» **TAREFAS DO EXERCÍCIO**
a - Traduza para o inglês a seguinte frase do texto sobre economia digital: "Logo, legítima e fundamental por si, a transformação digital é uma condição necessária, mas, como argumento aqui, não suficiente para fazer do digital a marca distintiva de uma nova economia, cujos contornos já podem ser vistos, com maior ou menor clareza, em diversos países do mundo."
b - Prossiga com o texto sobre economia digital a partir do ponto em que ele termina.

» **TRECHO DO TEXTO**
^^^^^^^^^^^^^^^^

O Brasil tem avançado a passos largos em 2023 nos mais diversos campos. Segurança alimentar, política externa, transição energética, indicadores macroeconômicos e várias outras frentes foram abertas para fazer o país avançar sobre os recuos experimentados nos últimos anos. Em um setor, entretanto, permanece um descompasso político-programático. Falo aqui da economia digital. Trata-se do campo da economia no qual empresas se valem essencialmente de dados pessoais, publicidade programada e da atenção do usuário para gerar mercados sustentados por tecnologias digitais, ao mesmo tempo em que modelos de negócio disruptivos levam os usuários a migrar suas vidas social, política e financeira para dentro de um smartphone.
Estamos em uma época de plataformas digitais, processos industriais impulsionados por internet das coisas e big data, um sistema monetário desafiado por blockchain e criptomoedas, música e vídeo se concentrando no mundo do streaming, 5G conectando tudo a altas velocidades e a monetização de dados pessoais como nova febre do mercado financeiro. Em paralelo, a inteligência artificial colocando a democracia em risco.
Esse é um cenário que indica a necessidade de se repensar a ideia hoje usual de transformação digital à luz do conceito mais amplo de economia digital, visto que, no geral, aquela tende a limitar-se à adoção de novas tecnologias no setor produtivo e a digitalização de processos. Estamos falando da indústria 4.0 em seu conceito mais estrito, onde hardware e software são fundamentais, mas acabam se tornando ferramentas apenas para o aumento de produtividade e não um mercado em si mesmo. Um conceito importante, que abriga questões fundamentais como a internet das coisas, big data, impressão 3D, robôs industriais e outros tantos instrumentos que colocam empresas em um novo patamar de desenvolvimento.
Além da transformação
Logo, legítima e fundamental por si, a transformação digital é uma condição necessária, mas, como argumento aqui, não suficiente para fazer do digital a marca distintiva de uma nova economia, cujos contornos já podem ser vistos, com maior ou menor clareza, em diversos países do mundo.
O que nos traz, então, a uma pergunta fundamental: se podemos, e devemos, digitalizar as empresas que ainda são analógicas, o que fazer para impulsionar aquelas que já nasceram digitais?
Para quem gosta de números é mais fácil perceber o porquê de o Brasil precisar avançar no estabelecimento de um ecossistema digital próprio, que alavanque a evolução de nossa economia digital. Em 2022, somente o PIB da publicidade digital (R$ 32,4 bilhões), do comércio eletrônico (R$ 262,7 bilhões), de software, serviços de TI e telecomunicações (653,7 bilhões) e de serviços de nuvem (R$ 32,5 bilhões) totalizou R$ 981,3 bilhões, cerca de 10% do PIB total do Brasil, percentual pouco menor do que as receitas do setor industrial nacional. Em compensação, este montante representa 1,8% do mercado global, calculado pela e-Marketer em USD 10,7 trilhões.
Indo além das estatísticas, trata-se de um ambiente baseado tanto em tecnologias disruptivas como apoiado em dois setores essenciais: a cadeia de semicondutores e a de software. Ambas estendem sua aplicação das redes de telecomunicações aos dados pessoais e seu uso pelas plataformas digitais, para ficar nos exemplos mais abrangentes. Parece claro para boa parte dos países que estão direcionando suas estruturas e recursos para isso que a agenda digital precisa ser tratada de uma forma sistêmica e integrada. E que ela é a ponta de lança, ao lado da economia verde, dos processos de industrialização em curso.

^^^^^^^^^^^^^^^^

» **CONJUNTO DE LINHAS**
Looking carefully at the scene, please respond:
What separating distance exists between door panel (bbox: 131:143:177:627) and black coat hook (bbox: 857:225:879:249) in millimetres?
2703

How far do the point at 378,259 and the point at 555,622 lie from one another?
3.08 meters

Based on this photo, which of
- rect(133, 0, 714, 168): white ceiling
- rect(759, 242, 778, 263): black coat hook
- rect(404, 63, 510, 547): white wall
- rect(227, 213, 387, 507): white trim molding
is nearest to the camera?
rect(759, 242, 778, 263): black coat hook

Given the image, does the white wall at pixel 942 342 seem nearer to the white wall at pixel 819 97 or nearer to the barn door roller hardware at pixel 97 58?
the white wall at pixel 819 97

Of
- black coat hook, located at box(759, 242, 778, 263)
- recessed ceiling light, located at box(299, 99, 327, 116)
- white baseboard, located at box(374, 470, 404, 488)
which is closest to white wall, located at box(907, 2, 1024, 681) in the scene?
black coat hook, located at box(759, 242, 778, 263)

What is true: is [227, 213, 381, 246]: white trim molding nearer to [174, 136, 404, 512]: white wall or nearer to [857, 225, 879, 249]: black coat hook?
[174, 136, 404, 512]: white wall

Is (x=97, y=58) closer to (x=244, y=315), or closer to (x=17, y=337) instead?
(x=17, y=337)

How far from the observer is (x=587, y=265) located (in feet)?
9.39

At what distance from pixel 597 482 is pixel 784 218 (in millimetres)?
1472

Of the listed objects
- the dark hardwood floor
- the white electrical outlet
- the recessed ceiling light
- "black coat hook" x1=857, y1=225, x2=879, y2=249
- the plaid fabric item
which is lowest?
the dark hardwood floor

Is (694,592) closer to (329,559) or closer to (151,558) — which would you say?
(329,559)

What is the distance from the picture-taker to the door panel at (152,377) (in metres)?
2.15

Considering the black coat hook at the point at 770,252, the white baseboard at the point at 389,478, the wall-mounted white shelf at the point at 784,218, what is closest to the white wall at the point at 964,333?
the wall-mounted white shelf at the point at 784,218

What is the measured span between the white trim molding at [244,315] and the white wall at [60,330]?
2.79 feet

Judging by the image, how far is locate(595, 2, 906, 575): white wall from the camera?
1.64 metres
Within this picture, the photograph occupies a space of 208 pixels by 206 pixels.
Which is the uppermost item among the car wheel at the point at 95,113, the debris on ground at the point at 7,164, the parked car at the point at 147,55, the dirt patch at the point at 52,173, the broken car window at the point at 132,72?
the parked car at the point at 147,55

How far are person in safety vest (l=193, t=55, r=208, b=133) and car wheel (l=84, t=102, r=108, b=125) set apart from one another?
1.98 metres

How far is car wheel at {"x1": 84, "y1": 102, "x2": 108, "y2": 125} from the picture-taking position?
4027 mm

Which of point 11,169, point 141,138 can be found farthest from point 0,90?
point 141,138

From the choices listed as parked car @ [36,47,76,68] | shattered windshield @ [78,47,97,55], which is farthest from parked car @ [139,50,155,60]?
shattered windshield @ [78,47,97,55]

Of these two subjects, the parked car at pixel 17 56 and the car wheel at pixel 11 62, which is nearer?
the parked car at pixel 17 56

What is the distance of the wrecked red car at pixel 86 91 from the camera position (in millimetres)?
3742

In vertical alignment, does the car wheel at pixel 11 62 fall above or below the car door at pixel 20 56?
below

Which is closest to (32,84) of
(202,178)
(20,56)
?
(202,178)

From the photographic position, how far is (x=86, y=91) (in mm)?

^^^^^^^^^^^^^^^^

» **RESULTADOS DO EXERCÍCIO**
a - Therefore, legitimate and fundamental in itself, digital transformation is a necessary condition, but, as I argue here, not a sufficient one to make the digital the distinctive mark of a new economy, whose contours can already be seen, with greater or lesser clarity, in various countries around the world.

b -
O Conselho Nacional de Desenvolvimento Industrial (CNDI) do Brasil, órgão estratégico da nova política industrial reativado em abril deste ano, captou este movimento. Em sua Missão sobre Transformação Digital, incluiu cinco objetivos específicos que, se forem perseguidos com esmero, podem abrir as portas da economia digital para o Brasil. Por mais que a missão se intitule Transformação digital da indústria para ampliar a produtividade, os objetivos alcançam a economia digital com a criação de plataformas, redução da dependência de semicondutores importados e desenvolvimento de tecnologias nacionais para serem incorporadas nos processos de transformação digital.
Um plano de 10 anos
Em dezembro de 2023, o plano Nova Indústria Brasil, derivado dos trabalhos do CNDI, será entregue ao Presidente Lula. Terá uma duração de 10 anos e várias ações derivarão daí. Ao que parece, para o Ministério do Desenvolvimento, Indústria, Comércio e Serviços, e demais atores principais envolvidos na construção da nova política voltada à neoindustrialização, o Brasil deve ter como objetivo transcender a atual dependência de empresas estrangeiras que dominam a economia digital — empresas essas que, apesar de sua contribuição em termos de emprego e tributação ao longo das últimas duas décadas, também apresentam externalidades desfavoráveis. A política de neoindustrialização busca, portanto, fortalecer a capacidade nacional em termos de inovação e produção industrial, garantindo assim um desenvolvimento econômico sustentável e autônomo.
É imperioso, contudo, que investimentos significativos sejam dispendidos também para criar um ecossistema digital nacional, como fizeram Rússia, China e Coreia do Sul. Os três países possuem suas grandes plataformas, que entram em áreas como redes sociais, comércio eletrônico, ferramentas de busca, nuvem, serviços de mensageria e pagamento móvel. Cito aqui VK, Yandex, Baidu, Alibaba, Cupang e Kakao para ficar nas mais notórias.
São bilhões de usuários que não estão presos às cinco empresas-plataforma que os internautas brasileiros aprenderam a amar, como se além delas nada mais fosse possível. Todas importantíssimas para nossa economia atualmente, mas insuficientes para estabelecer um ecossistema digital com a cara do Brasil e que retenha recursos e pessoas qualificadas por aqui. Complexo de vira-latas à parte, também temos nossas plataformas locais nos setores de comércio eletrônico (Magalu e Submarino), financeiro (Nubank), conteúdo audiovisual (Globo Play) e entregas (iFood), mas ainda falta muito a ser feito.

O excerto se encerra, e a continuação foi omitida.